EXERCISE REQUIREMENTS:
Using the listing that follows, filter out every line lacking the string "California" and return the rest.

RECORDS SUPPLIED:
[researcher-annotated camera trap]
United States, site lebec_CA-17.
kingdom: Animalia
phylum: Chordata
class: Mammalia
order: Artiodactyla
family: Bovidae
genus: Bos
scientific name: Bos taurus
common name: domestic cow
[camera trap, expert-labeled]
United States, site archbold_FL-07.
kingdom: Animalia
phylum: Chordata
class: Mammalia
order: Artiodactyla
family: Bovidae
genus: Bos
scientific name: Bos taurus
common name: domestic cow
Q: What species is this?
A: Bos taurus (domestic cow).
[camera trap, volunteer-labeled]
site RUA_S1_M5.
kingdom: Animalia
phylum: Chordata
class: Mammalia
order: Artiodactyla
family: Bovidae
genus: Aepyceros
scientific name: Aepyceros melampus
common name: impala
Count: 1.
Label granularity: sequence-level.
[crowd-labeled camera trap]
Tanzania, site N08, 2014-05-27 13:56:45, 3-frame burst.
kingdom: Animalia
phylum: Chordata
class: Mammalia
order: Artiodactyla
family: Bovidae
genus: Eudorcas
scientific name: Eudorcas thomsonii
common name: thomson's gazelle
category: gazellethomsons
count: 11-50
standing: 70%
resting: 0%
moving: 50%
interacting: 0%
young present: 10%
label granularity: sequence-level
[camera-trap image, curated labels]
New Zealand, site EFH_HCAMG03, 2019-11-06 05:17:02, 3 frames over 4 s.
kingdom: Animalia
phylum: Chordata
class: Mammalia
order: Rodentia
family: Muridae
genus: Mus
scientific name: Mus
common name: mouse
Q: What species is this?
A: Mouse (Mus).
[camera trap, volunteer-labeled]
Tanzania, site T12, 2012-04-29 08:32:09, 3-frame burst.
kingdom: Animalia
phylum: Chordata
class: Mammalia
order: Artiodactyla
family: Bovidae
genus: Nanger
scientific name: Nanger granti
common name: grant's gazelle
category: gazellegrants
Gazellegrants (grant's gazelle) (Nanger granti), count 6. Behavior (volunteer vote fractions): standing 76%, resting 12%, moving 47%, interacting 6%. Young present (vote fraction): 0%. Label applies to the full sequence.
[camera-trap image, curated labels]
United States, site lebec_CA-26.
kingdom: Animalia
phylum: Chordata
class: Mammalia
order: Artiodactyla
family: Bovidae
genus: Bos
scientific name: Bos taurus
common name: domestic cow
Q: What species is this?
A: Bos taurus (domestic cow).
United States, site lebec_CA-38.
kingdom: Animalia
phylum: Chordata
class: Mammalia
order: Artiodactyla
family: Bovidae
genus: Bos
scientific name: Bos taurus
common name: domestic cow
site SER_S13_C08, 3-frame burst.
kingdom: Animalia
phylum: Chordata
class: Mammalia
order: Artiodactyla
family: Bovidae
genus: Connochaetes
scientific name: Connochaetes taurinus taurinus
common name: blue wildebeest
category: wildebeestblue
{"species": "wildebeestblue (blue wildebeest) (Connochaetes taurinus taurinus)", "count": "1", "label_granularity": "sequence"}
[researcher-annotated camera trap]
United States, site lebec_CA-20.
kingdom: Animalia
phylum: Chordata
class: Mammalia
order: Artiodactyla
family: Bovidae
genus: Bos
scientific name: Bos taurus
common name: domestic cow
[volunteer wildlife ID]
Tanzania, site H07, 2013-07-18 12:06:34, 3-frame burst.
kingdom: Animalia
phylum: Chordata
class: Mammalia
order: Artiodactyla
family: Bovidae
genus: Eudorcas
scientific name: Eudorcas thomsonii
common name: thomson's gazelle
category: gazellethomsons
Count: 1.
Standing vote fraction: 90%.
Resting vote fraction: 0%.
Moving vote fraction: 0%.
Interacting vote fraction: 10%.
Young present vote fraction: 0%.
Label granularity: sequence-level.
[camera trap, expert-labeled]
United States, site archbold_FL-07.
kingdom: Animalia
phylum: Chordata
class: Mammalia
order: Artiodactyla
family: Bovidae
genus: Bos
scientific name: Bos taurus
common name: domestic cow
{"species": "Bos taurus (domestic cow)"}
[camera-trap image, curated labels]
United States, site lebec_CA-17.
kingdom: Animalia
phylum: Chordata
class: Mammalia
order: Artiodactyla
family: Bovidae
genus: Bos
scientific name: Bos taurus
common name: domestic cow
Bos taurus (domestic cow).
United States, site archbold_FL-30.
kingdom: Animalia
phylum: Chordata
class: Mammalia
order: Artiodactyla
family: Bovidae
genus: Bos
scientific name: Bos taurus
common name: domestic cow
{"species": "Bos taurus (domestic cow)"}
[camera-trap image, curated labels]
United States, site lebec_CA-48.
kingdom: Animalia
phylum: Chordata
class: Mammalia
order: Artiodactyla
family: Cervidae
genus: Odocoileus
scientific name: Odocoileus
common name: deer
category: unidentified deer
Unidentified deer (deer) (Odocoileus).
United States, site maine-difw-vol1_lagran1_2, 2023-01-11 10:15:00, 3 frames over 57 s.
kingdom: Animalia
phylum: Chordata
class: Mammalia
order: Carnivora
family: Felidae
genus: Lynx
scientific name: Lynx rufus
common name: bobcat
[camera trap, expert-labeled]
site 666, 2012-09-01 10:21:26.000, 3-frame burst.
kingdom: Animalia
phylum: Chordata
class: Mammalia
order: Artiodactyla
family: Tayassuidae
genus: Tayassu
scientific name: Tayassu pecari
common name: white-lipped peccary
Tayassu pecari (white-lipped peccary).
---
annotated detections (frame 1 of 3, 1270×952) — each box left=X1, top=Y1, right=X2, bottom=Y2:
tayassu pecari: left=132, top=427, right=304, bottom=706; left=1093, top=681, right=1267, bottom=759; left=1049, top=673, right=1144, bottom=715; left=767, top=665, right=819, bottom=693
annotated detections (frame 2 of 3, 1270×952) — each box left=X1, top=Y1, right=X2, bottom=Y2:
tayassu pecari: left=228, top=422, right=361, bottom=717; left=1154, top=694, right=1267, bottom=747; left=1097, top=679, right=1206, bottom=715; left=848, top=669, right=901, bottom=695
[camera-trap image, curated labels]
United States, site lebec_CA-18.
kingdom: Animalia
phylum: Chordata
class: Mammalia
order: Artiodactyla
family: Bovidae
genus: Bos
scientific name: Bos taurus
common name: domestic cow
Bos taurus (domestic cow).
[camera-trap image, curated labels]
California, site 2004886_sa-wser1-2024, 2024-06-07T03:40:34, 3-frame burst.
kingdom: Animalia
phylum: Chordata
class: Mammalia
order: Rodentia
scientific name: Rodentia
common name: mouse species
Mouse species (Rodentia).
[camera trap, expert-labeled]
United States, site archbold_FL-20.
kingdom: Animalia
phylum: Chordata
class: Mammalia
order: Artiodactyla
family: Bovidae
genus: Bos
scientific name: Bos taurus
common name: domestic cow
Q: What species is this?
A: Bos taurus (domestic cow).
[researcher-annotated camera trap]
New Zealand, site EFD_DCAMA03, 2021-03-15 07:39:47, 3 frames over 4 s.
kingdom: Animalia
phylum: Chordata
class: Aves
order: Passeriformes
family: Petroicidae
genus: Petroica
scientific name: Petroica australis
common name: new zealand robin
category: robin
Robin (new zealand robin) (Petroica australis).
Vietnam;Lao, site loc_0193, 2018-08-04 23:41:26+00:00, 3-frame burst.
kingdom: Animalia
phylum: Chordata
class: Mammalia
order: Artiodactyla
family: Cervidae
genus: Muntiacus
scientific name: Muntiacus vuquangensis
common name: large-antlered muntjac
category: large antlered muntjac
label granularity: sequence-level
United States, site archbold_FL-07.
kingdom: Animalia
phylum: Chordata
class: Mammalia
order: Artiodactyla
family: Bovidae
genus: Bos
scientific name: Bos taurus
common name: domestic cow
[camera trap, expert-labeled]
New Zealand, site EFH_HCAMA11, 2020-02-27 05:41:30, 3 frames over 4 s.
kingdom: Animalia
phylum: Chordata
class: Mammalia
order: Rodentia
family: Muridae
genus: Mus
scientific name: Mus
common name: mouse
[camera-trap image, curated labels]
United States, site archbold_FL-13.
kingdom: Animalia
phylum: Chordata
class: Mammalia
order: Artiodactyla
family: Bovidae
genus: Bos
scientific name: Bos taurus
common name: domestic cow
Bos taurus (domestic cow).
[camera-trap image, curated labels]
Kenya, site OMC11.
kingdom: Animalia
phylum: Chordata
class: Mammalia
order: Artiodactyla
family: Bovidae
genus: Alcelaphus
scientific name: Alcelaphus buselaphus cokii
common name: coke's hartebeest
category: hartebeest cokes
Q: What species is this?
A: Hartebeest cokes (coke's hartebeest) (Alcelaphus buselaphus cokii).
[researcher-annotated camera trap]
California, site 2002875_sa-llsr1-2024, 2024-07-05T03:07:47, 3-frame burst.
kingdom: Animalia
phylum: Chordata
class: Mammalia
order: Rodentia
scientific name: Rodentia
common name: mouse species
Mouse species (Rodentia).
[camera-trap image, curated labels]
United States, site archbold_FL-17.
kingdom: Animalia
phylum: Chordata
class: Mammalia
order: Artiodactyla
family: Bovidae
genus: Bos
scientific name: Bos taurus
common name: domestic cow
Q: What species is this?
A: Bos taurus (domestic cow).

SOLUTION TO THE PROBLEM:
California, site 2004886_sa-wser1-2024, 2024-06-07T03:40:34, 3-frame burst.
California, site 2002875_sa-llsr1-2024, 2024-07-05T03:07:47, 3-frame burst.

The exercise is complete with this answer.